What happens to the absorbed light though, how come it is not re-emitted when the electron goes back down an energy level.

The wavelengths that are reflected, is this because there is no electron requiring that energy to get up a level?
 
You may want to start by reading the FAQ thread in the General Physics forum. The entry that might be relevant is on the speed of photons through a material. The discussion on the phonon mechanism within the material is relevant here. It tells you that the absorbed energy is directly converted into the vibrational (thermal) energy of the material.

Zz.
 
KGC said:
What happens to the absorbed light though, how come it is not re-emitted when the electron goes back down an energy level.

The wavelengths that are reflected, is this because there is no electron requiring that energy to get up a level?

This only happens when the atom has an energy level that matches the energy level of the photon. If the energylevel does not match the photon energy, it does not go back to the light. The energy instead goes toward increasing the motion of the atoms, which causes the material to heat up
 
ZapperZ said:
You may want to start by reading the FAQ thread in the General Physics forum. The entry that might be relevant is on the speed of photons through a material. The discussion on the phonon mechanism within the material is relevant here. It tells you that the absorbed energy is directly converted into the vibrational (thermal) energy of the material.

Zz.

Hi ZapperZ! :smile:

I don't get it. :redface:

If the "spring" absorbs a photon, it goes into a higher mode (presumably in the form of a roamier electron) …

why doesn't it then fall to the original mode, and release an identical photon?

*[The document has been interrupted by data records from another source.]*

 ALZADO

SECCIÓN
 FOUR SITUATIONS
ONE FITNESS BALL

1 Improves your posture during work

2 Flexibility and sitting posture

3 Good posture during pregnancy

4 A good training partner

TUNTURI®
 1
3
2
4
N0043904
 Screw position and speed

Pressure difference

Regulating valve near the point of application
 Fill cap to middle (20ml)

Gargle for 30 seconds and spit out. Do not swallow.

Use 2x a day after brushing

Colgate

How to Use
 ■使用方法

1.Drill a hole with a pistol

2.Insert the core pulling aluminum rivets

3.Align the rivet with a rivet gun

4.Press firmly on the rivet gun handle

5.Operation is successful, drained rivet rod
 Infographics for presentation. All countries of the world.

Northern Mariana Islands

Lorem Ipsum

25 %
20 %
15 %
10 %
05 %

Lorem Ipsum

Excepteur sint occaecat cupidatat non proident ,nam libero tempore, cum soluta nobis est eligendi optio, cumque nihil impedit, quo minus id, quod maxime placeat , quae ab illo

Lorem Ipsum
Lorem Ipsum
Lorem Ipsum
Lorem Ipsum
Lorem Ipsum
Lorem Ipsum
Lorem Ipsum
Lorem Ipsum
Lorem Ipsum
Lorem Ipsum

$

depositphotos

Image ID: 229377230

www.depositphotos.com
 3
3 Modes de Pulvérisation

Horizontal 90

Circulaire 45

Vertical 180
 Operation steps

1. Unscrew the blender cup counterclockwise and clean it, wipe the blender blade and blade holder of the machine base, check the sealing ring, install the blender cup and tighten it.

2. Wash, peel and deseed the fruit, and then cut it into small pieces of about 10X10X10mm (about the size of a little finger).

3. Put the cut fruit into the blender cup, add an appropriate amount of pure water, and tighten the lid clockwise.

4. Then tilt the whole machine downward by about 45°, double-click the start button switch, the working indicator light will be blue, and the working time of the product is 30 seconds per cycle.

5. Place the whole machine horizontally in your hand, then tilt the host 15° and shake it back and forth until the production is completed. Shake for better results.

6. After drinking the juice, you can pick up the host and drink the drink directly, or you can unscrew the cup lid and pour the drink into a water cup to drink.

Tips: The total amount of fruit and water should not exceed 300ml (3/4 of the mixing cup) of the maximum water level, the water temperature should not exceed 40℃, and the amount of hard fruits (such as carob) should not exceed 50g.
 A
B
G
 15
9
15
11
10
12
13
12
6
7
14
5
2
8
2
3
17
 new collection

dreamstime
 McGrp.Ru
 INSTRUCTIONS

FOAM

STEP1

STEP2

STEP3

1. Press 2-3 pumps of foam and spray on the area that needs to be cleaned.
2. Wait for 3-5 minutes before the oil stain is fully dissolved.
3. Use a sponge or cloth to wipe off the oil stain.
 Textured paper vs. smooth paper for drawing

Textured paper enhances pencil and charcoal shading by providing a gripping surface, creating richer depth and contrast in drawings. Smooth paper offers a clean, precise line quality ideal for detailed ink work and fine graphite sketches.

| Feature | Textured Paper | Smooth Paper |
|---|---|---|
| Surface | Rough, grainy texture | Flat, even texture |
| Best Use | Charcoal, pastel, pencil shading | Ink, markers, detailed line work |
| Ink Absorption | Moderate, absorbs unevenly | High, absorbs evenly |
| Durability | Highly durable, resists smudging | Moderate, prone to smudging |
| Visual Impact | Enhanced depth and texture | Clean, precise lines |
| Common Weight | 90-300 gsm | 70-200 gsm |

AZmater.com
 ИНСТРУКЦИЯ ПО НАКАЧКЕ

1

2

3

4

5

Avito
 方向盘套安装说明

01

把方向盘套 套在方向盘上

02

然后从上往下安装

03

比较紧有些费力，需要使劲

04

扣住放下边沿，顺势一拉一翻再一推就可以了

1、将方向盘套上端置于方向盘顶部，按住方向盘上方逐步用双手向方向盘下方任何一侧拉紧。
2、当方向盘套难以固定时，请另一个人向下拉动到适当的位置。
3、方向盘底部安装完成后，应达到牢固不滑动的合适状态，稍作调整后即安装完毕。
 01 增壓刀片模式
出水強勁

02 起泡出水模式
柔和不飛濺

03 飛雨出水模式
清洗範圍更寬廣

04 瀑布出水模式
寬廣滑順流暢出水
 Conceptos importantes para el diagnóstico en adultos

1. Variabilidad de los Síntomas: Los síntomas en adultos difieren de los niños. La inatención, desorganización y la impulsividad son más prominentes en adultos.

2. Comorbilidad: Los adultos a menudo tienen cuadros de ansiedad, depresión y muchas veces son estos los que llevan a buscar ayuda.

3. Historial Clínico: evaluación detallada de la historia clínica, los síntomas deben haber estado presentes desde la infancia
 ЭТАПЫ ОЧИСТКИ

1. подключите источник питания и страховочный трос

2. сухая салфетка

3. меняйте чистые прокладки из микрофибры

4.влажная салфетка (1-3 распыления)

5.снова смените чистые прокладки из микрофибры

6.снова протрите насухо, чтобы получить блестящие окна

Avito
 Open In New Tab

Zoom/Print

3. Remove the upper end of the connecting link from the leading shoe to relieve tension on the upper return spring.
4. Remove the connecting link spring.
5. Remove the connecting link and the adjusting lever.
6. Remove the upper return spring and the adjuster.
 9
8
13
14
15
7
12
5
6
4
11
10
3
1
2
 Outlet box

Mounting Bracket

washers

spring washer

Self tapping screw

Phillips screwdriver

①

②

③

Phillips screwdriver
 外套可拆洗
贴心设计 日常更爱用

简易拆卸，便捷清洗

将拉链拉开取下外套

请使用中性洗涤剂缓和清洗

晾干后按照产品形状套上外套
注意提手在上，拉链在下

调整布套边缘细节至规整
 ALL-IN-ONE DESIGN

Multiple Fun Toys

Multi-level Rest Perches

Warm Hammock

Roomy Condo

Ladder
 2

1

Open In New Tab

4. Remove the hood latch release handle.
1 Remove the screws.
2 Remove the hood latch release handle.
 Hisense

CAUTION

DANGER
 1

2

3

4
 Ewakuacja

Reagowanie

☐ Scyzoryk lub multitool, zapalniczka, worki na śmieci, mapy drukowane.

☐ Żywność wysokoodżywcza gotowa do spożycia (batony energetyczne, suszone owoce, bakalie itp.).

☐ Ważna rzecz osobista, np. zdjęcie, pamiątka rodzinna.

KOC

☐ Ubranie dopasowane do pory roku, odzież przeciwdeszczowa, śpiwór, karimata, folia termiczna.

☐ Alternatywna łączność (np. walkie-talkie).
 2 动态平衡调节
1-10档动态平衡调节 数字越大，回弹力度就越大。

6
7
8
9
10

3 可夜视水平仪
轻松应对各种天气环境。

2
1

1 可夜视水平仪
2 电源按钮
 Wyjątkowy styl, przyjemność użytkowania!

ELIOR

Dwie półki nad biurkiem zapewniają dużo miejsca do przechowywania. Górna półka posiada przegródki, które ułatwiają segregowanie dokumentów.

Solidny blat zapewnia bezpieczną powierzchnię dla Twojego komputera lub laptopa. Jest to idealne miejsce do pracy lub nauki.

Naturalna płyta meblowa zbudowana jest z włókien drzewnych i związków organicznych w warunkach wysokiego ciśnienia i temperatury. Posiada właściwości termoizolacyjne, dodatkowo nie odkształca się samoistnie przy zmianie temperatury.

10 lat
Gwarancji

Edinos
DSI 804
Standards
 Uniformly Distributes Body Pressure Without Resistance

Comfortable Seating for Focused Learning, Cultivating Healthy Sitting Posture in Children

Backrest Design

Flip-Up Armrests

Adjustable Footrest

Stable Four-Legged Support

Obviously, it doesn't, and the energy is passed instead to an adjacent "spring" …

but how does that happen (since they're not actually springs)? :confused:
 
tiny-tim said:
Hi ZapperZ! :smile:

I don't get it. :redface:

If the "spring" absorbs a photon, it goes into a higher mode (presumably in the form of a roamier electron) …

why doesn't it then fall to the original mode, and release an identical photon?

Obviously, it doesn't, and the energy is passed instead to an adjacent "spring" …

but how does that happen (since they're not actually springs)? :confused:

It's not a "coherent" absorption. Think of it as being similar to an absorption of a photon by an indirect band gap.

The vibration can easily be absorbed by the solid as heat, so there is more than one way (other than photon emission) for that energy to be dissipated. So when you have such a collective excitation whereby the phonon mode is available, the whole solid can absorb that energy.

Zz.